Town of Wolfeboro (Planning Bd.) v. Smith

Decision Date06 March 1989
Docket NumberNo. 87-434,87-434
Citation131 N.H. 449,556 A.2d 755
PartiesTOWN OF WOLFEBORO (PLANNING BOARD) v. Charles H. SMITH et al.
CourtNew Hampshire Supreme Court

Barto and Puffer P.A., Concord (Mark H. Puffer on the brief and orally), for plaintiff.

Frederic L. Cox, Wolfeboro, and Pamela D. Albee, Ossipee (Pamela D. Albee on the brief and orally), for defendants, Charles H. Smith, Richard D. Kourian and Everett S. Albee.

JOHNSON, Justice.

The plaintiff, Town of Wolfeboro (Planning Board) (hereinafter the Town), appeals from an order of the Superior Court (Dickson, J.) denying the imposition of a cease and desist order, based on its finding, upon an agreed statement of facts, that the defendants were entitled to continue excavating their property, under Laws 1979, 481:3, the grandfather clause of RSA chapter 155-E. We reverse and remand.

The defendants are the owners of approximately thirty-five acres of land located in Wolfeboro. Since 1950, when previous owners began excavating the property, an excavation pit has been continuously operated. On August 24, 1979, RSA chapter 155-E took effect. This statute requires owners to obtain a permit before their property can be excavated. RSA 155-E:2. Laws 1979, 481:3, however, allows the owner of an "existing excavation" to "continue such existing excavation" without a permit.

On the effective date of RSA chapter 155-E, approximately eight acres of the land now owned by the defendants had been excavated. By October 14, 1983, the date on which the defendants acquired title to the property, ten acres had been excavated. Additional excavation continued after the current owners acquired the property. There currently remain approximately ten acres of the total property to be excavated. Such excavation, according to the parties, will take two to five years to complete.

There has been some previous activity on the part of the land not yet excavated. Prior to the present ownership, the entire parcel was timbered twice, once in 1949 or 1950, and once about 1965. There was no agreement between the parties regarding the intent of the prior timbering activity as it may have related to plans to excavate. The defendants attempted, according to an unrebutted affidavit of plaintiff's counsel, to insert into the agreed statement of facts a statement as to the purpose of the timbering operations.
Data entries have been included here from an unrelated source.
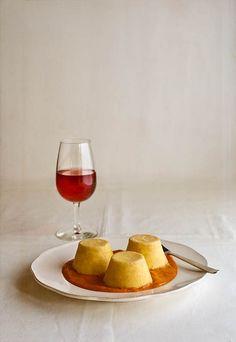 """Receta 498: Flanecitos con salsa de tomate » 1080 Fotos de cocina - proyecto basado en el libro """"1080 recetas de cocina"""", de Simone Ortega."""
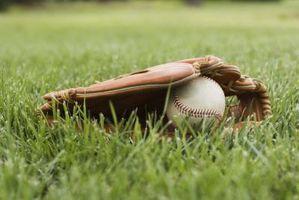 Wie man eine Kurve Ball oder brechen Pitch zu werfen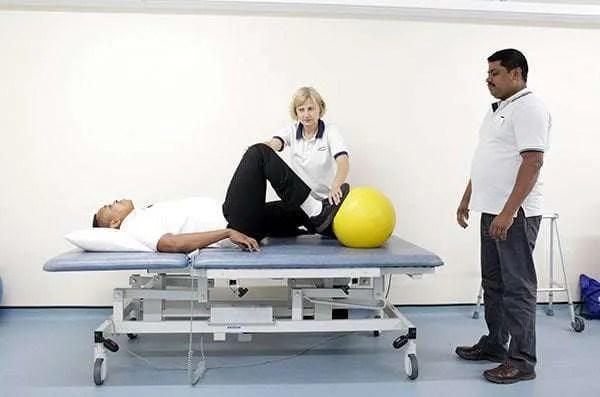 staff-using-plyinth-table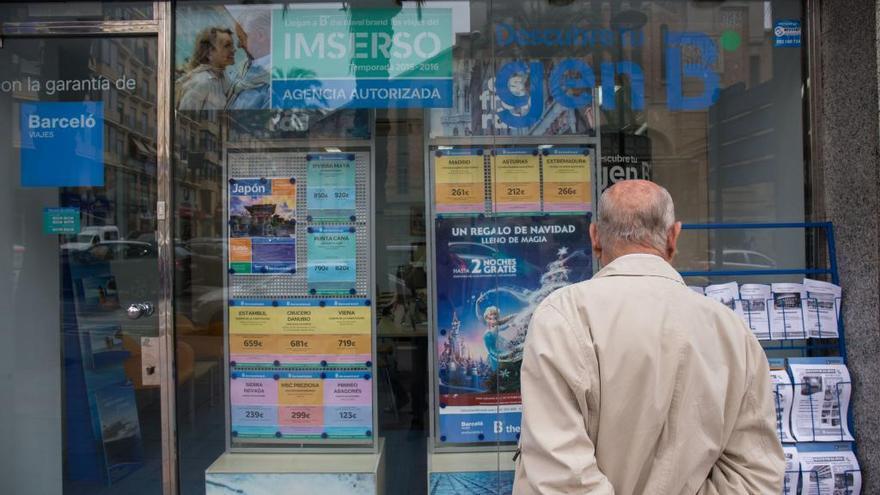 La CNMC pide más competencia en las empresas que ofertan viajes del Imserso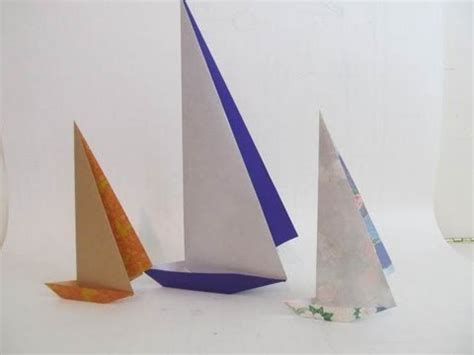 Origami Sailing Ship - fold an origami paper sailboat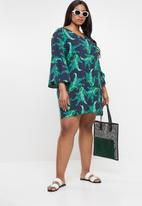 STYLE REPUBLIC PLUS - Tropical tunic dress with V-neck - navy & green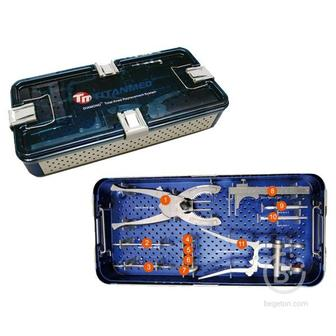 E04990 DIAMOND™ Комплект инструментов для эндопротезирования коленного сустава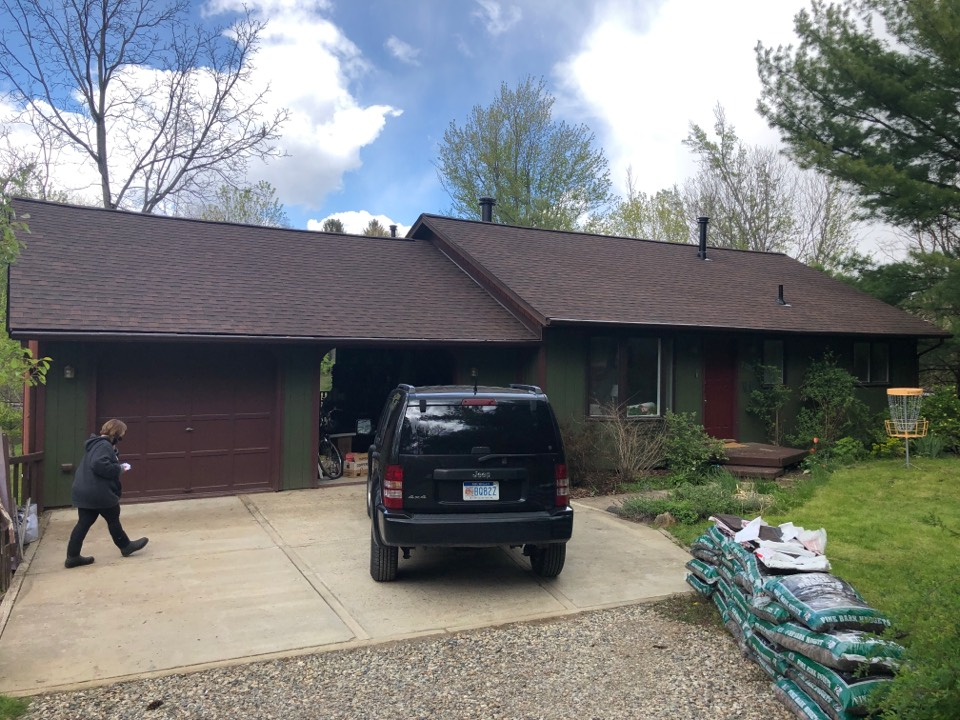 Brighton, MI - Roof replacement GAF Timberline Hickory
Plaintiff's counsel objected, and the defendants' counsel agreed to delete the statement as to purpose or intent. Sometime after October 14, 1983, the present owners cut trees and brush, removed stumps and topsoil and spread manure to create topsoil for reclamation purposes over the entire unexcavated parcel. It was agreed that this activity was undertaken by the defendants in order to facilitate the excavation of sand on the property which they had purchased.

Subsequent to requesting the defendants to apply for a permit in accordance with RSA chapter 155-E, the Town filed a petition for a cease and desist order against the defendants. In its petition, the Town requested the court to enjoin the defendants temporarily and permanently from excavating their property without first obtaining a permit. On August 13, 1987, the trial court ruled that the defendants were entitled under Laws 1979, 481:3, to continue their excavation operations over the entire parcel of land owned by the defendants, without first obtaining a permit. The court found from the agreed statement of facts that "the defendants and predecessors in title manifested an intention to excavate the entire lot and in fact have proceeded to do just that. The plaintiff has failed to convince the court otherwise and has failed to convince the court why such extraordinary relief should be granted." The trial court also found, in response to plaintiff's requests for findings of fact, that the "size of the land area which is being excavated, or which has been excavated, ... has increased substantially since August 24, 1979," that the "location of the excavation or excavations on defendants' property has changed substantially," and that the "rate of removal of earth from the defendants' premises since defendants' [sic] purchased the property in October, 1983, has increased substantially as compared to August 24, 1979." On August 25, 1987, the Town filed a motion for reconsideration, which was denied. This appeal followed.

There is no dispute that the excavation of earth for commercial purposes is a permitted use under the Wolfeboro zoning ordinance. The sole issue before the court, as agreed by the parties, is whether the grandfather clause of RSA chapter 155-E, as set forth in Laws 1979, 481:3, entitles the defendants to excavate the remaining approximately ten acres of land located on their property, which contain valuable deposits, without first obtaining a permit.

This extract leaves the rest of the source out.